At the request of my friends, Malach and Juanuhcis (who probably spent her day being flooded in- you're not alone, Juanuhcis, it's coming down our way now.), we are running our second in the "Get to Know Your Neighborhood Aliens" series.
The first alien needs no introduction. This is a Klingon. Klingons are renown fighters and they place honor in battle above everything else. Klingons were Federation enemies in the Star Trek Original Series Testaments, but by the Next Generation these aliens were our allies. The Deep Space Nine scriptures teach us about how Captain Sisko would have never reclaimed the station from the Dominion without the aid of the Klingon Empire.
Our second alien is a Vulcan. Vulcans are founding members of the United Federation of Planets. In case you didn't know, these are the logical aliens who will come down from the sky in 2051 and solve all our problems. The Star Trek scriptures teach us this. So crank up those air conditioners and fire up those humvees because the Vulcans are coming and they will set everything right for those who believe.

[Work to complete]: Reproduce the passage of the Klingon and Vulcan post between "The first alien" and "the Klingon Empire.", inclusive.

[Extracted records]:
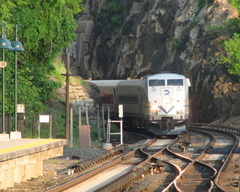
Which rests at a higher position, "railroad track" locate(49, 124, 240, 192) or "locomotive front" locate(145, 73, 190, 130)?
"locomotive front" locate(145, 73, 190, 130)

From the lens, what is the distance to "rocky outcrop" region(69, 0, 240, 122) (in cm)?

==

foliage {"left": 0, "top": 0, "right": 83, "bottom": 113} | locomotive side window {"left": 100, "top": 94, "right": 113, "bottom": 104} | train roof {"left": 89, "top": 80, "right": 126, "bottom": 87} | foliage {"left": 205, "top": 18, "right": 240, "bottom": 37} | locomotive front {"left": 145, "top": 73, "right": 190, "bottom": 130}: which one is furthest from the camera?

* * *

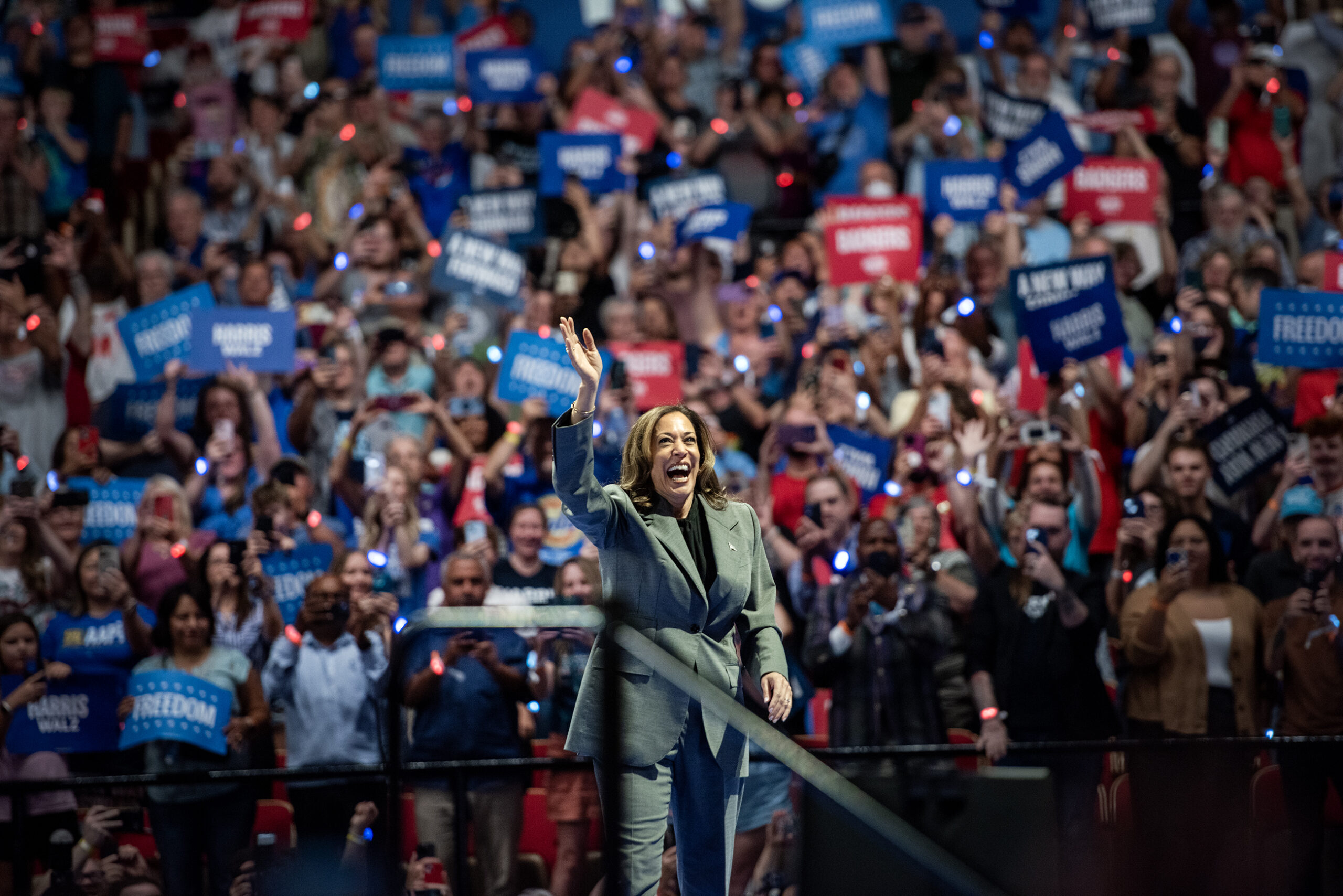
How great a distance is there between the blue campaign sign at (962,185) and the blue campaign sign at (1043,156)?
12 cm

[Task output]:
The first alien needs no introduction. This is a Klingon. Klingons are renown fighters and they place honor in battle above everything else. Klingons were Federation enemies in the Star Trek Original Series Testaments, but by the Next Generation these aliens were our allies. The Deep Space Nine scriptures teach us about how Captain Sisko would have never reclaimed the station from the Dominion without the aid of the Klingon Empire.